• 学术论文 •

### 基于火花试验装置的真空放电微观特性模拟研究

1. 1.西安科技大学电气与控制工程学院，陕西西安 710054
2.西安科技大学理学院，陕西西安 710054
• 收稿日期:2020-08-01 修回日期:2021-07-19 出版日期:2021-12-25 发布日期:2021-12-25
• 作者简介:王党树 男，1976年生，陕西武功人.副教授，从事电力电子技术研究.E-mail:wangdangshu@126.com
• 基金资助:
国家自然基金面上项目(51777167);国家自然基金青年项目(51604217)

### Simulation Research on the Microscopic Characteristics of Vacuum Discharge Based on Spark Test Device

WANG Dang-shu1, LUAN Zhe-zhe1, GU Dong-ming1, LIU Shu-lin1, DONG Zhen1, WANG Xin-xia2

1. 1.School of Electrical and Control Engineering，Xi'an University of Science and Technology，Xi'an，Shaanxi 710054，China
2.School of Science，Xi'an University of Science and Technology，Xi'an，Shaanxi 710054，China
• Received:2020-08-01 Revised:2021-07-19 Online:2021-12-25 Published:2021-12-25

Abstract:

In order to study the micro-characteristics of the electrode discharge in the spark test device in vacuum, this paper established a two-dimensional parallel plate discharge model in a vacuum environment with tungsten as the anode material and cadmium as the cathode material. We simulate the model with the PIC/MCC(Particle-In-Cell/Monte Carlo Collision) method, studies the development process of parallel plate electrode discharge under different electron emission mechanisms and the influence of space field strength, cathode surface temperature and field enhancement factor on the changes of space electrons, and obtains the field emission, thermal emission and thermal-field emission changes in the electron concentration and anode absorption current during the discharge process, as well as the spatial distribution of the electron density and electric potential, etc. The research has found that field emission is the dominant emission mechanism of micro-gap cathode electron emission. When the cathode surface temperature reaches 1040K, the boiling point of cadmium metal under the action of Joule heat, cadmium vapor will be generated, and the current density and electron concentration will gradually increase. At this time, the thermal emission will start to act on the micro-gap discharge.

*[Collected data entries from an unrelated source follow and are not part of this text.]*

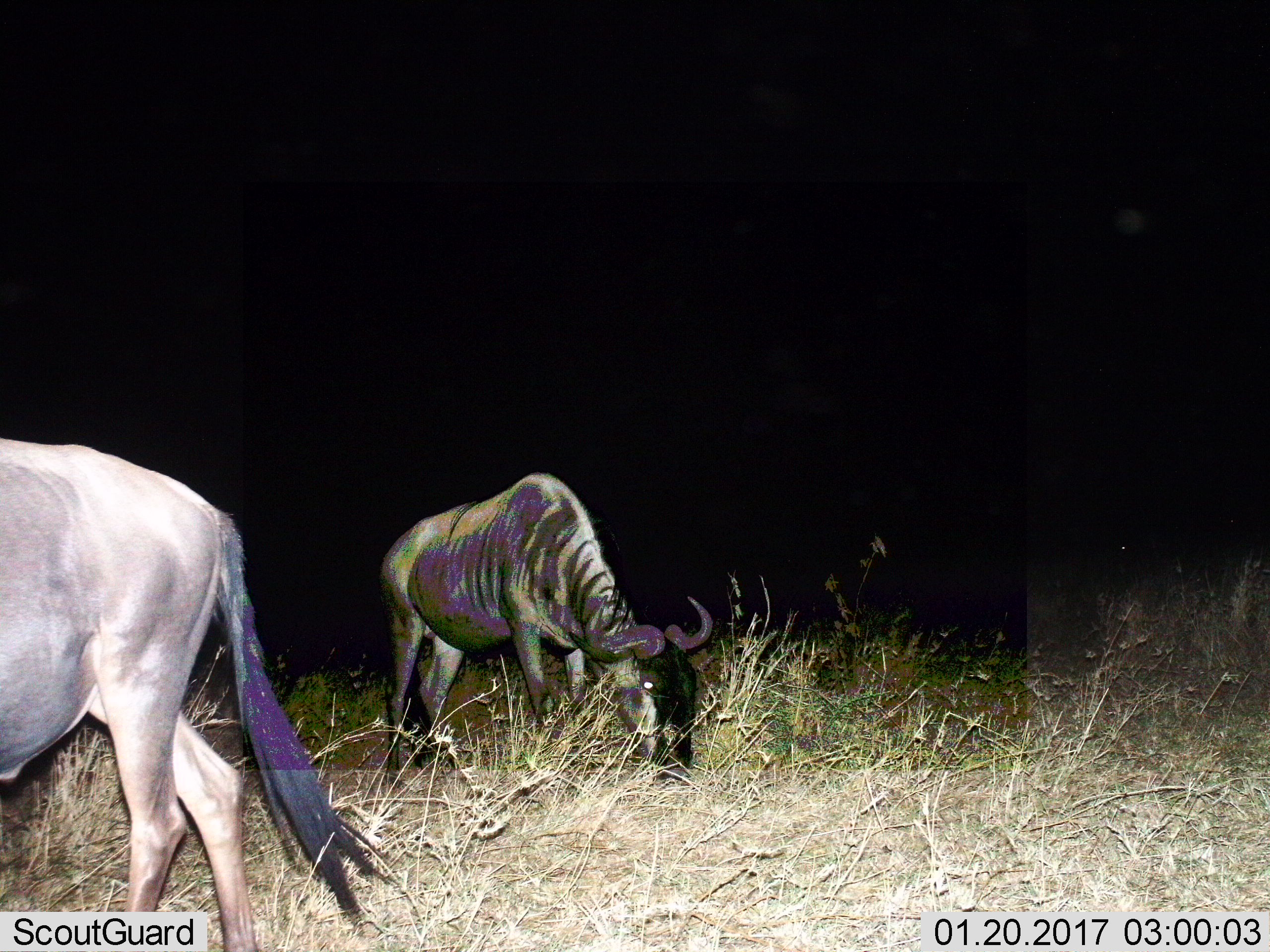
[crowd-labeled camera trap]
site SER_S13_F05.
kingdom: Animalia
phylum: Chordata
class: Mammalia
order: Artiodactyla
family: Bovidae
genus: Connochaetes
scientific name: Connochaetes taurinus taurinus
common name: blue wildebeest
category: wildebeestblue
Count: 2.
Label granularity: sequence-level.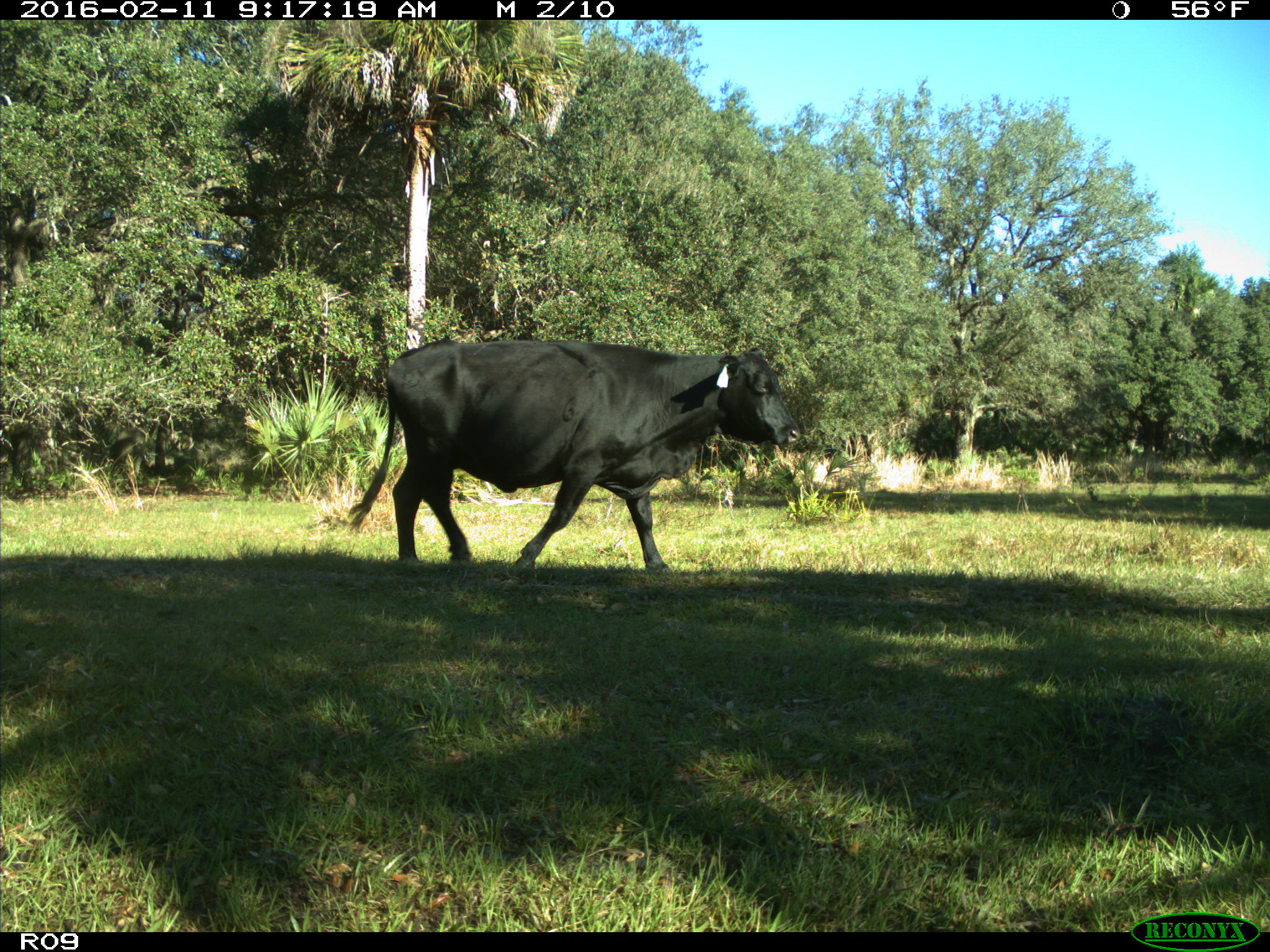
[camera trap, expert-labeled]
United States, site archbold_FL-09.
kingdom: Animalia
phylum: Chordata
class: Mammalia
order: Artiodactyla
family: Bovidae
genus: Bos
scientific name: Bos taurus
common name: domestic cow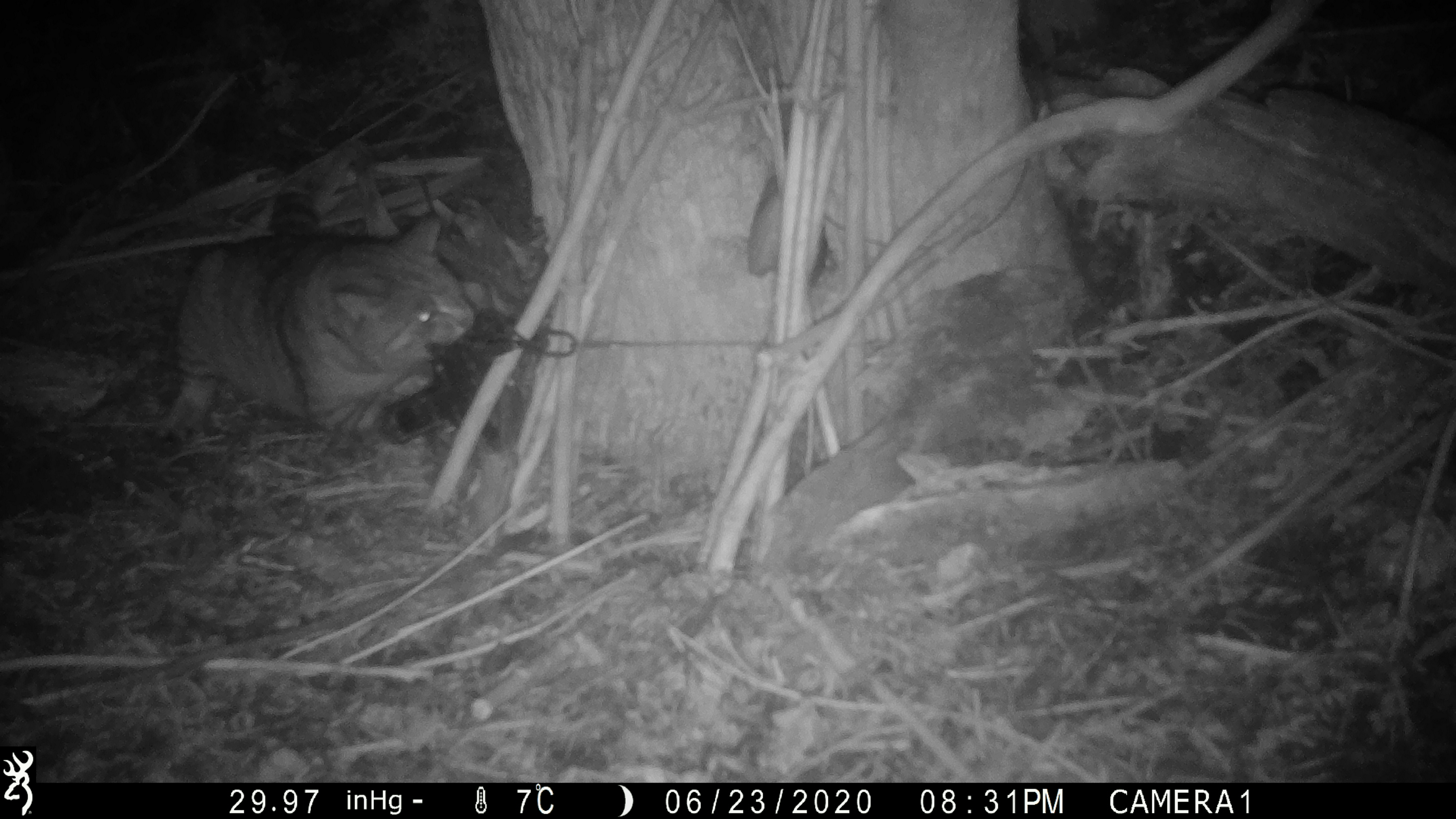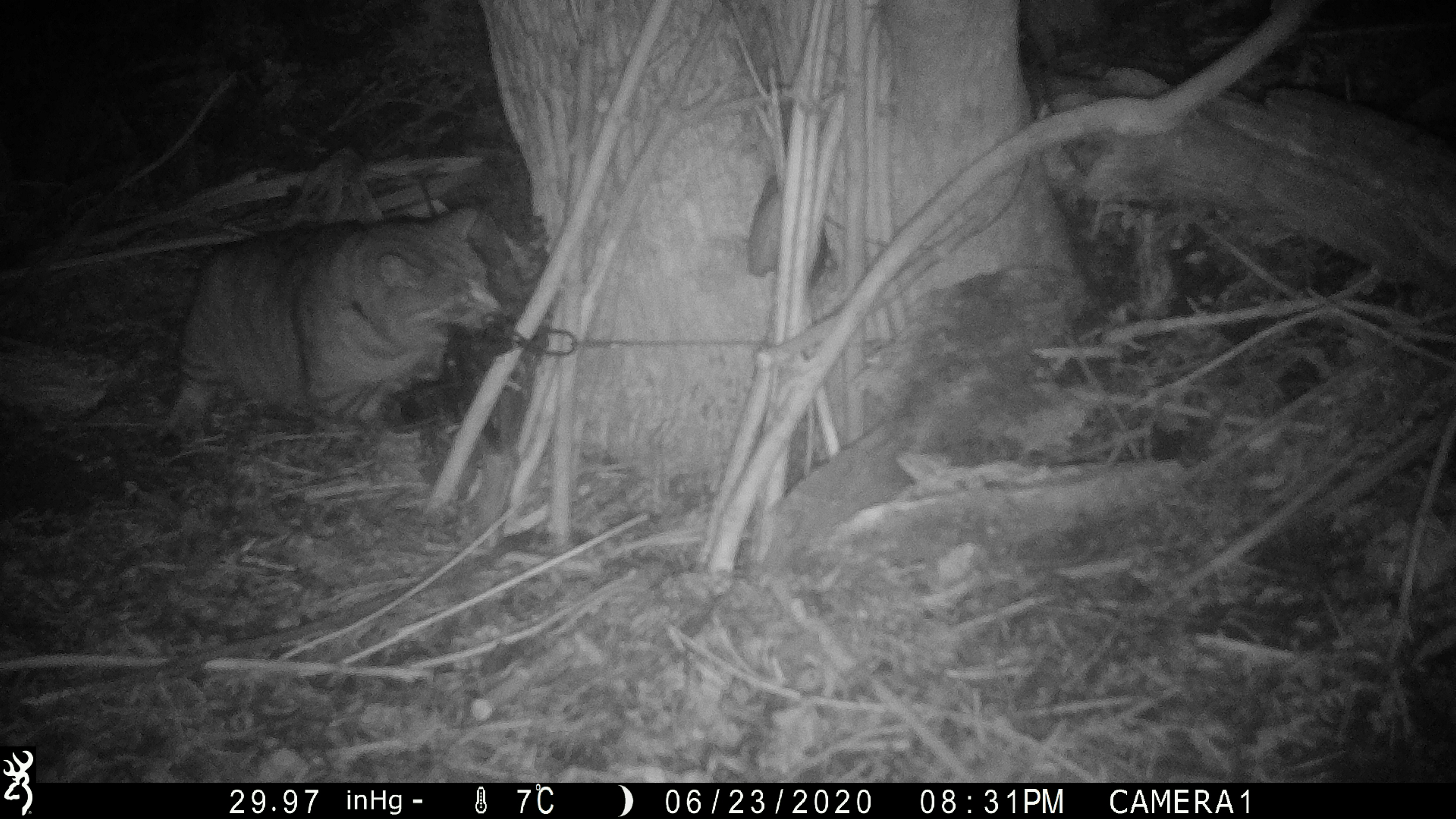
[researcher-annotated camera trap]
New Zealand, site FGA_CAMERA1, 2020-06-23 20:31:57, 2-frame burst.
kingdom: Animalia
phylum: Chordata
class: Mammalia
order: Carnivora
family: Felidae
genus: Felis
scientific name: Felis catus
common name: domestic cat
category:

When the temperature is greater than the vaporization temperature of cadmium metal, the influence of the field strength will be greater than that of the temperature. When the field enhancement factor is very small, the thermal emission is almost ineffective. As the field enhancement factor continues to increase, the effect of thermal emission gradually increases, leading to a significant increase in the spatial electron concentration. The micro-gap discharge in a vacuum environment is caused by the combined effect of heat and field.